Non-emergency surgeries at Mater Dei Hospital will be cut back next week as medical staff are re-deployed to help manage COVID-19 cases.  

The administration at Mater Dei Hospital is finalising plans to redirect medical staff from operating theatres to intensive care units, which are under unprecedented pressure because of the coronavirus pandemic.  

Starting Monday, several non-emergency operations will be put off but emergency and cancer-related surgeries will go ahead as planned.

Non-emergency procedures include hernia repair or cataracts removal.

 

“We are still trying to map out how this will happen, but the plan that has just been agreed upon is to redirect staff from surgeries to ITU,” a source at the hospital confirmed.

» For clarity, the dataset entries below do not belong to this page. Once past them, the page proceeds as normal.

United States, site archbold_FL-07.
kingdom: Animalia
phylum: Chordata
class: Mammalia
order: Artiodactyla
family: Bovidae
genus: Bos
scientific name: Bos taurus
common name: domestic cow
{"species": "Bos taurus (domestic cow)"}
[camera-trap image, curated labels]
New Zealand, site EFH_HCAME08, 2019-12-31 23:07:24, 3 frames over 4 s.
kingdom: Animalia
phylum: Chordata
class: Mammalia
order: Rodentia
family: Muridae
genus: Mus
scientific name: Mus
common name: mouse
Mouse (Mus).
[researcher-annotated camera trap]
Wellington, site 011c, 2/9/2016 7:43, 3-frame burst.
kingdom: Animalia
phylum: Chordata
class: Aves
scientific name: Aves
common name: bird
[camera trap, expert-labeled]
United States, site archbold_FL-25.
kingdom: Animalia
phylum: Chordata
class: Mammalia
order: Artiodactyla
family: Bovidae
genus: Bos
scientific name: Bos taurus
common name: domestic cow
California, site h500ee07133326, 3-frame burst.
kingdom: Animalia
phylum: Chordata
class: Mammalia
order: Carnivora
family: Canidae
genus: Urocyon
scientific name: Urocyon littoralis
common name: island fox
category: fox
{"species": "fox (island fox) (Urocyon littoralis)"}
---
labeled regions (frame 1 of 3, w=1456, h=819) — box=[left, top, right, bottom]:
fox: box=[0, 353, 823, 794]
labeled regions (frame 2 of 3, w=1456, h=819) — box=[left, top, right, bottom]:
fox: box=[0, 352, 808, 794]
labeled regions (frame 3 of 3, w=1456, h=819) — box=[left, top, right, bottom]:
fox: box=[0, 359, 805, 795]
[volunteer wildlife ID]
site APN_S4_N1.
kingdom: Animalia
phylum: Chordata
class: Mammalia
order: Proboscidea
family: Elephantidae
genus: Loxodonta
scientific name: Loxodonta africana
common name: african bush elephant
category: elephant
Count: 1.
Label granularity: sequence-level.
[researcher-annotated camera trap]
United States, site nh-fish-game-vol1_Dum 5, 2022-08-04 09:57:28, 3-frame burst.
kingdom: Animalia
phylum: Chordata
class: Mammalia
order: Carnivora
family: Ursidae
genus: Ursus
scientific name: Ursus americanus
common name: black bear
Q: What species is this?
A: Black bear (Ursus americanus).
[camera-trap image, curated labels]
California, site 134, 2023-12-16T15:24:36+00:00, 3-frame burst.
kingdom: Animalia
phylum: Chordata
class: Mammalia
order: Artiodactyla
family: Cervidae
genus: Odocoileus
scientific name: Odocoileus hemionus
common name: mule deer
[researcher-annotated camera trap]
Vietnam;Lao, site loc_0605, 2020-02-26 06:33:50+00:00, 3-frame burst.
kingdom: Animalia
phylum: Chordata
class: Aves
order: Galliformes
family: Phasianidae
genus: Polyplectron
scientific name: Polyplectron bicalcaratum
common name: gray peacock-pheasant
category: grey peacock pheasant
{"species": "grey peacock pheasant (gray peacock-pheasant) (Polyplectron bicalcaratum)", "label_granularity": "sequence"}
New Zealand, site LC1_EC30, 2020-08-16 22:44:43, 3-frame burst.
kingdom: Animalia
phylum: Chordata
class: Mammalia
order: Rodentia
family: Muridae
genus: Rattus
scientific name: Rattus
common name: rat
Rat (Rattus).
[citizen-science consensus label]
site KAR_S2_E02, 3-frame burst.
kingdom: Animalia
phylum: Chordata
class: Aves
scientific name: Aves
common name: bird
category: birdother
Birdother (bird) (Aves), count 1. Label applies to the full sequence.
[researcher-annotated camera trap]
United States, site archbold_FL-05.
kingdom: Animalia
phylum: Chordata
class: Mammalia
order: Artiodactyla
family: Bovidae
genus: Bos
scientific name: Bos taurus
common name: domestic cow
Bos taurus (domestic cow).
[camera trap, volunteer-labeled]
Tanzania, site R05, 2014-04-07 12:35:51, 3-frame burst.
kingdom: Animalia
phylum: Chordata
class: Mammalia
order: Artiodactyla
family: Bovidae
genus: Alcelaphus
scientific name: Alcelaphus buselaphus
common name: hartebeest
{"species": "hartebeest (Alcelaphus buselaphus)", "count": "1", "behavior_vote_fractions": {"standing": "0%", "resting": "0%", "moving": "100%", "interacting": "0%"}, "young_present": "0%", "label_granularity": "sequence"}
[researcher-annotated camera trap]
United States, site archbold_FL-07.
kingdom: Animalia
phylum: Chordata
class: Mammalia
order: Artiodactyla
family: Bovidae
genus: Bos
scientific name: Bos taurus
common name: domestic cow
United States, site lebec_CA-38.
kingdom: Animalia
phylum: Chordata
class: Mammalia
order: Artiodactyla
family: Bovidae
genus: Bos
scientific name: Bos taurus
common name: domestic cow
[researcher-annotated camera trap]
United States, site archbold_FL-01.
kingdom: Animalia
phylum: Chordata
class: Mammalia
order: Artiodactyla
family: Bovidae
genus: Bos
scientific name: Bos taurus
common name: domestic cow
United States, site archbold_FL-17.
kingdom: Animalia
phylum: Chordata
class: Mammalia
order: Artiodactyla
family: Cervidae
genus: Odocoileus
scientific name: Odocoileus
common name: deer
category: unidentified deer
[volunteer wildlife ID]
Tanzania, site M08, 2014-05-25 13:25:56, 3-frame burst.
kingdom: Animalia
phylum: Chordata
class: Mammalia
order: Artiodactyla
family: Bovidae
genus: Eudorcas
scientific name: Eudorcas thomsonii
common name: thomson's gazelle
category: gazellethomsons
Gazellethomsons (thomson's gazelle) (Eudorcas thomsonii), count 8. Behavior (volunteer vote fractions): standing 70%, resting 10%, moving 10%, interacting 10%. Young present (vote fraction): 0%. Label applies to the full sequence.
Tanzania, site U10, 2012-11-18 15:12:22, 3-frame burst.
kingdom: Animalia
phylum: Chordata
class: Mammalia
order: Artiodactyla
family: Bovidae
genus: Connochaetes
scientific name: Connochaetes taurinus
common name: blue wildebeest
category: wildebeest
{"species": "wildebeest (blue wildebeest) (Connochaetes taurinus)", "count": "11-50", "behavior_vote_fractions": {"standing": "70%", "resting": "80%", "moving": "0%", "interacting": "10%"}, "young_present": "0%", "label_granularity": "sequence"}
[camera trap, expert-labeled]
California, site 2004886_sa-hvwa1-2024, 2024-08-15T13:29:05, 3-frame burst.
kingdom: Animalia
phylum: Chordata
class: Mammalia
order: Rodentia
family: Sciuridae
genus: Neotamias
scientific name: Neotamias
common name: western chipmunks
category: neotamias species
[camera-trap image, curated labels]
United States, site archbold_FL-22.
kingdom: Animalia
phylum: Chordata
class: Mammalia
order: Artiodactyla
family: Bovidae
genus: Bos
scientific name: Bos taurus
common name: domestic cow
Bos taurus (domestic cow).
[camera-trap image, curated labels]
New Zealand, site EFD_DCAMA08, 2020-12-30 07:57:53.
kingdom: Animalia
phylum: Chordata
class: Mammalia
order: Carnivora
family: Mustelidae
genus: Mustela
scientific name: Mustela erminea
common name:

A union representing nurses last week complained of a lack of resources to meet demand.   

“We have never had these numbers in ITU before,” a senior hospital source conceded on Tuesday. 

The onset of flu season is expected to pile more pressure on hospital resources.  

Questions sent to the Health Ministry on Monday evening were not replied to by the time of writing.  

Over the summer the doctors’ union had threatened to hit the brakes on elective surgeries as part of an industrial dispute with the government and hospital management.

The directives were eventually called off by the Medical Association of Malta as “a gesture of goodwill” after the government had announced a new raft of restrictive measures to limit the spread of the coronavirus.